In the case of geopolitical neglect, a weary
international community – distracted by crises elsewhere and gripped by
inward-looking priorities – is likely to cede ground to China. Regional actors,
including Myanmar’s immediate neighbors, may prioritize short-term stability
and the protection of their strategic interests over sustainable peacebuilding
and democratic governance.
In such a context, China will be well-positioned to
lead Myanmar’s post-conflict transition according to its own strategic
interests, with little pushback against its preferred outcomes. This passive
acquiescence – effectively letting Beijing shape the future of the country – is
the essence of geopolitical neglect.
The alternative, however, may be even more
dangerous. A resurgence of great power rivalry, marked by strategic denial,
destabilization efforts, and a race for influence and resources, could plunge
Myanmar deeper into chaos. In such a scenario, the country becomes a theater
for geopolitical competition rather than a subject of genuine international
support. Power vacuums would widen, state institutions could collapse further,
and illicit economies, from arms trafficking to narcotics, would thrive in the resulting
instability.
Simply put, the second path could be disastrous.
Whether through neglect or rivalry, the international community’s failure to
act responsibly risks consigning Myanmar to a future defined not by peace or
prosperity, but by fragility and foreign manipulation.
Myanmar has moved far beyond the political crisis
it faced prior to the 2021 coup. The country is now entrenched in a protracted
and complex civil conflict, with both the military junta and resistance forces
locked into their own uncompromising agendas. Meanwhile, the international
environment is increasingly indifferent, distracted by competing global crises
and reluctant to engage meaningfully. In this context, Myanmar may ultimately
have to chart its own exit from the cycle of conflict and fragmentation.

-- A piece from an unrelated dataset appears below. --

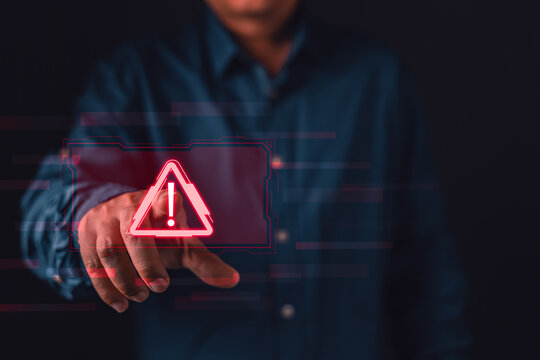 Businessman touching red glowing warning icon on digital screen, representing cybersecurity threat, risk management, and system error alert. symbolizing caution and threats.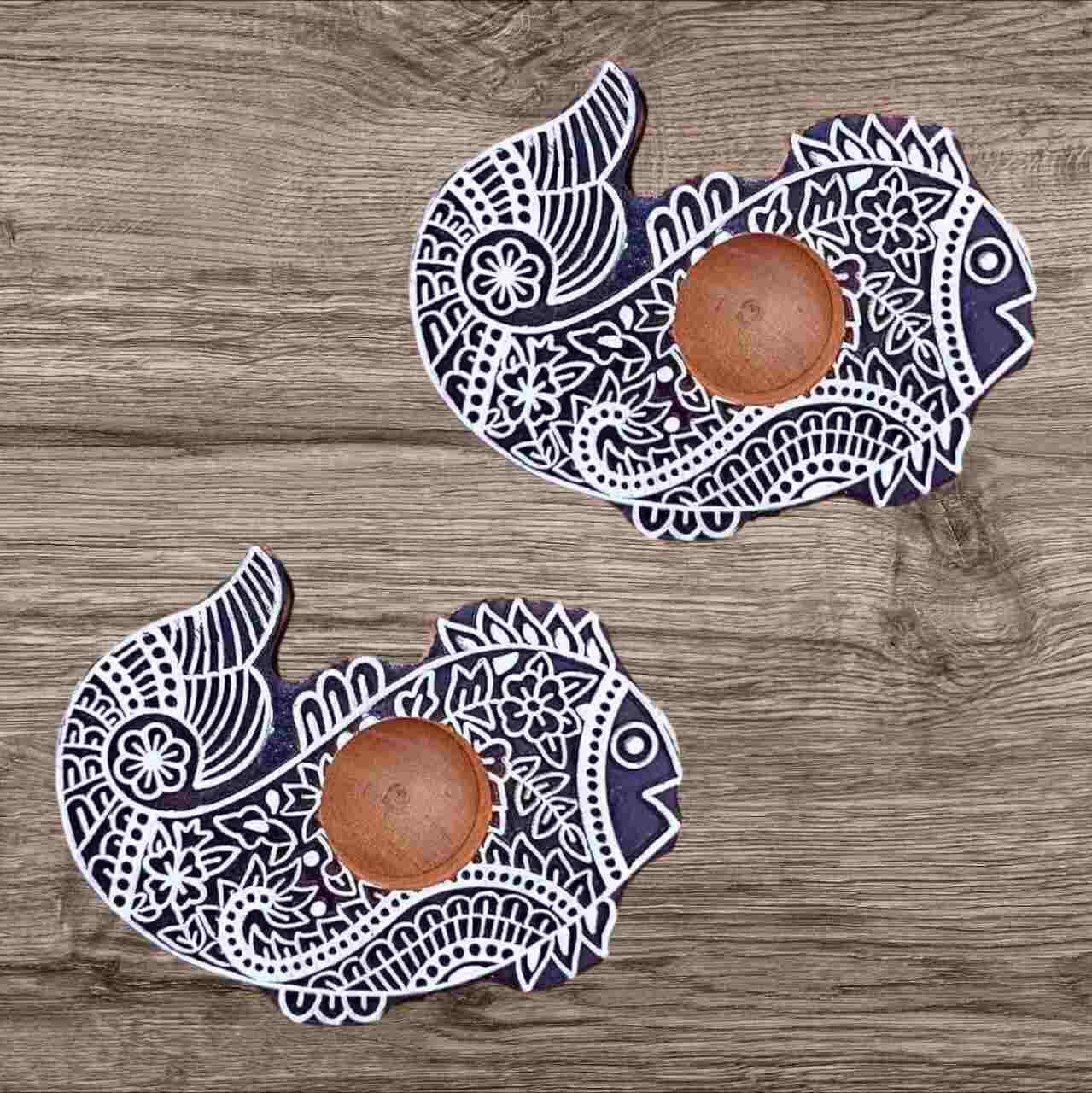 Elegant handmade Fish tealight candle holder perfect for creating a warm and cozy ambiance. Crafted with care, ideal for home décor, weddings, or gifts.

The British colonial scholar John Sydenham Furnivall, the founder of Burmese Translation Society - later becoming Sarpay Beikman, once warned that “after a period of anarchy more or less prolonged, our descendants may find Burma a province of China.” In calmer times, such a statement might have seemed hyperbolic or unduly alarmist.
But in
the current moment of profound instability, Furnivall’s words ring with
unsettling relevance. While Myanmar is unlikely to become a literal province of
China, Beijing’s expanding influence over the country’s political and
territorial reconfiguration is unmistakable – and increasingly decisive.

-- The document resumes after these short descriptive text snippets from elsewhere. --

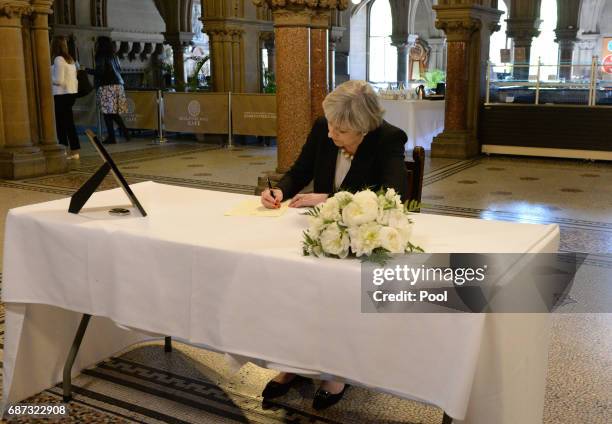 Prime Minister Theresa May writes a message to the people of Manchester at Manchester Town Hall on May 23, 2017 in Manchester, England. A 23-year-old...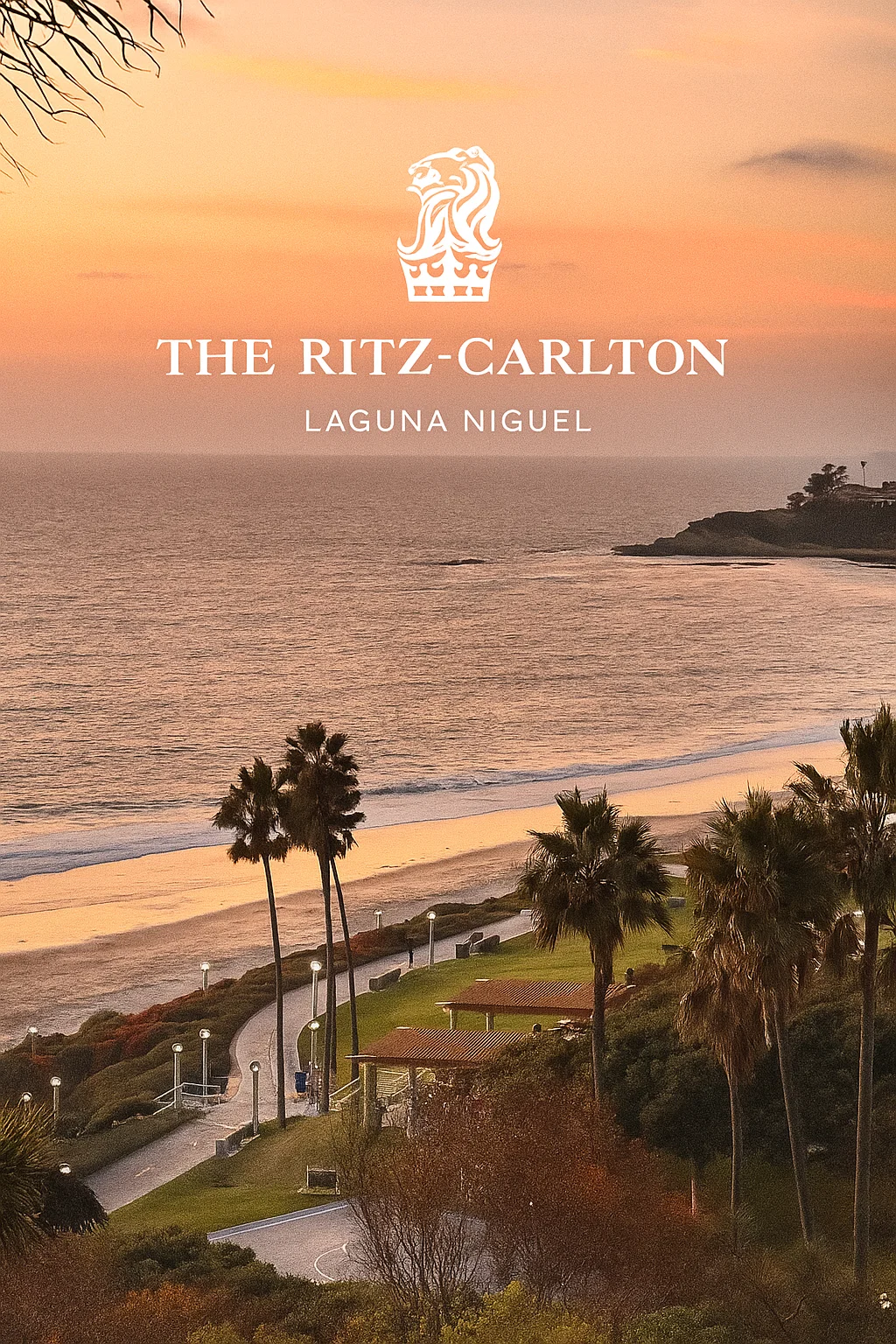 An elevated view of the Laguna Niguel coastline at sunset. A winding coastal path, lined with tall palm trees and green spaces, follows the edge of a sandy beach. The Pacific Ocean is calm, and the sky glows with soft orange and pink colors. The Ritz-Carlton, Laguna Niguel logo is in the bottom right corner.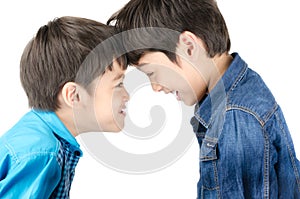 Little sibling boy fighting on white background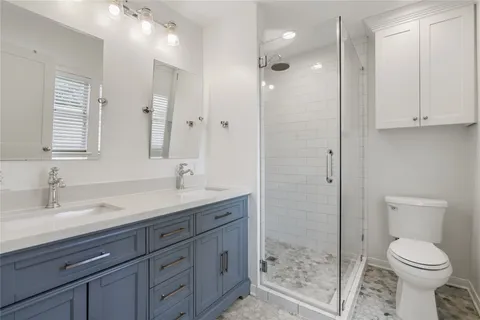 a bathroom with a sink a toilet and shower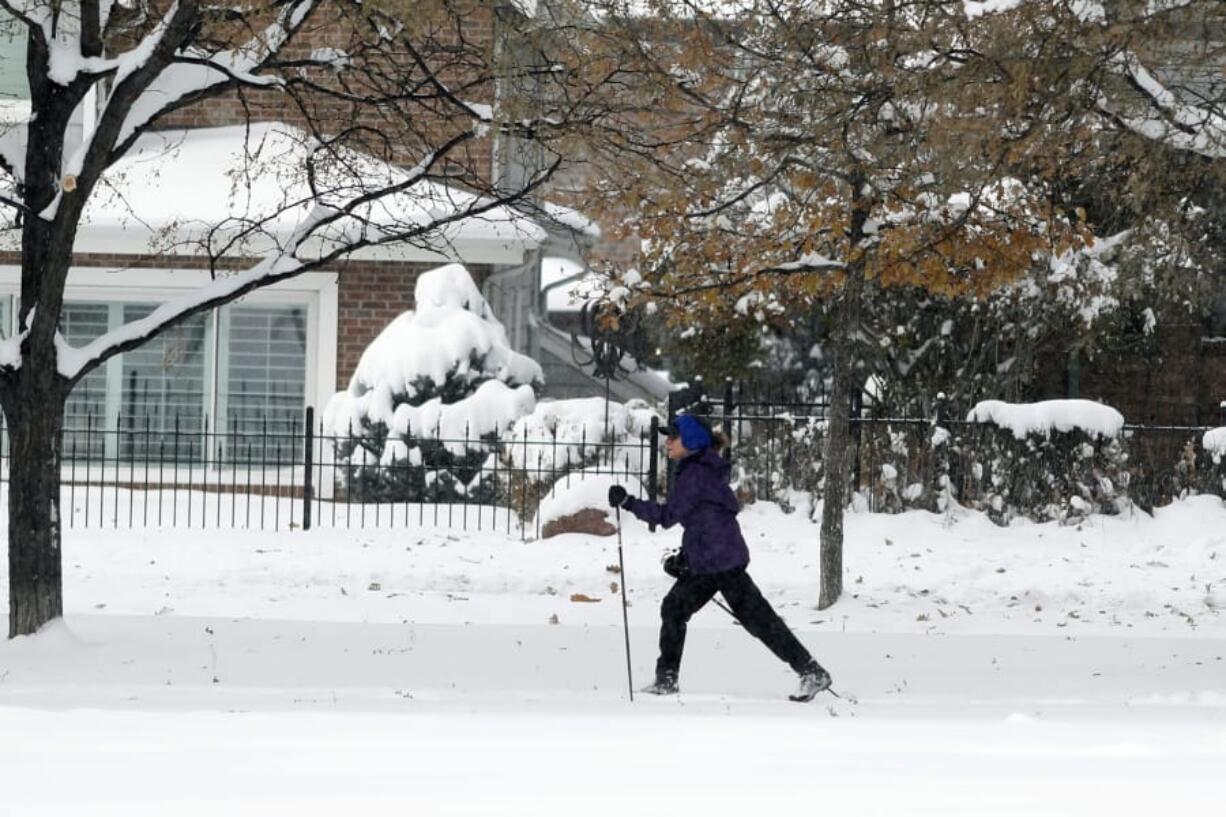 A cross-country skier moves through Washington Park as an autumn snowstorm sweeps over the intermountain West, Tuesday, Oct. 29, 2019, in Denver. Forecasters predict that this second storm in two days will bring up to a foot of snow in some places in the region as well as pack an intense cold that may drop temperatures to possibly record-setting lows.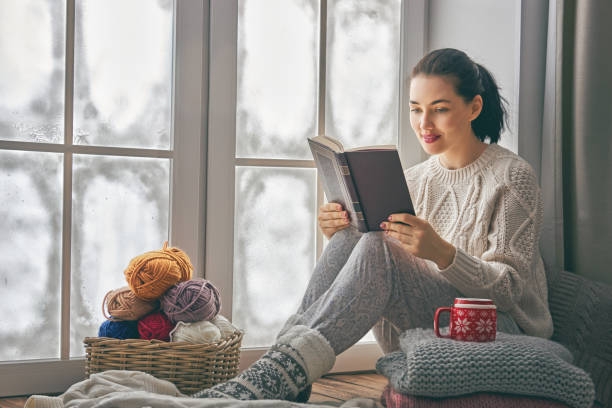 istock woman sitting by the window 1050346542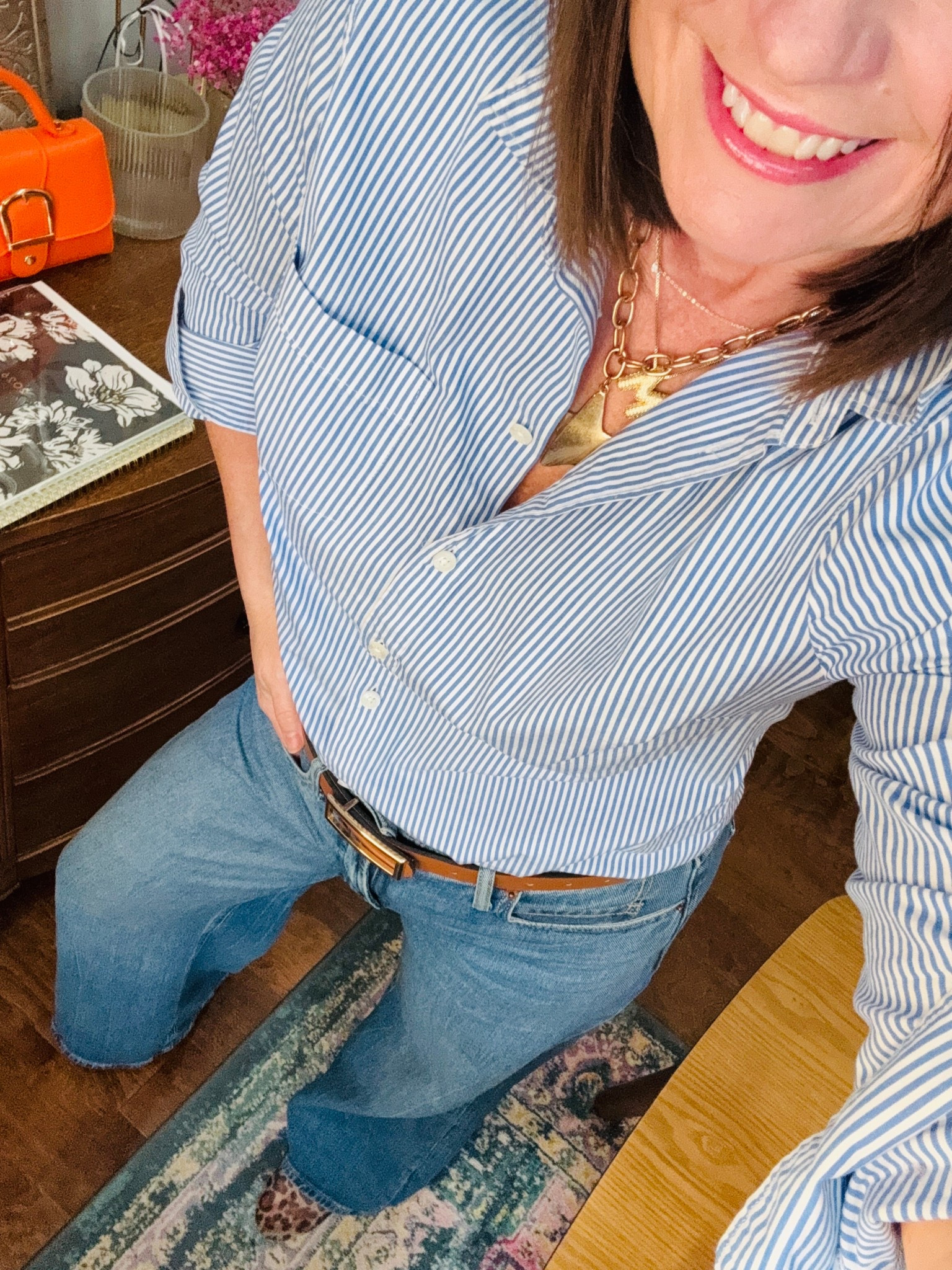 My work from home OOTD!!

Blue and white pinstriped shirt
Wide Leg
Jeans
Trench coat 

#LTKOver40 #LTKootd #LTKgrwm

(Kyaw Htet Aung is the program head of the Conflict, Peace, and Security Research Program at ISP-Myanmar and a political analyst. The views and opinions expressed here do not necessarily reflect the policies or positions of ISP-Myanmar.)
(Blogger's Notes: At least our Burma will be in peace again like during the British Colonial Times if China rules Burma. For we Burmese have been killing each others for over a thousand years since 8th century, then stopped killing each other for a while during British rule, and then resume the business of happily killing each other again till today since the British left in 1948 January.

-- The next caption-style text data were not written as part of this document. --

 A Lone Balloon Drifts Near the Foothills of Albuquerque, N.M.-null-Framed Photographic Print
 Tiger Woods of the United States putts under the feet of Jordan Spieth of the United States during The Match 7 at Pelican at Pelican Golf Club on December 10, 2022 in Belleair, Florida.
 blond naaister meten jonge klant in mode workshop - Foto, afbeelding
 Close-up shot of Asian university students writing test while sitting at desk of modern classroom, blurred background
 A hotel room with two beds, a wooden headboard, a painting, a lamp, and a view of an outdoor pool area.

Sometimes I sadly thought we Burmese do not deserve a self-rule as a unified people. Burmese are a warlike people and they have inherent brutality in their DNA and their blood. Burmese men like violence in general, especially killing and boasting about it. Just watch this video of Myanmar soldiers boasting of their killings of innocent people.
Compare that disgusting video to the following videos of ethnic Burmese (Shans, Lisus, Palaungs, etc) peacefully enjoying their traditional water festival recently in their Yunan Homeland in China while Burmese in Burma didn't even dare to go out let alone celebrate their water festival. Can't blame the people for preferring Chinese rule to those motherfucking Myanmar Army men.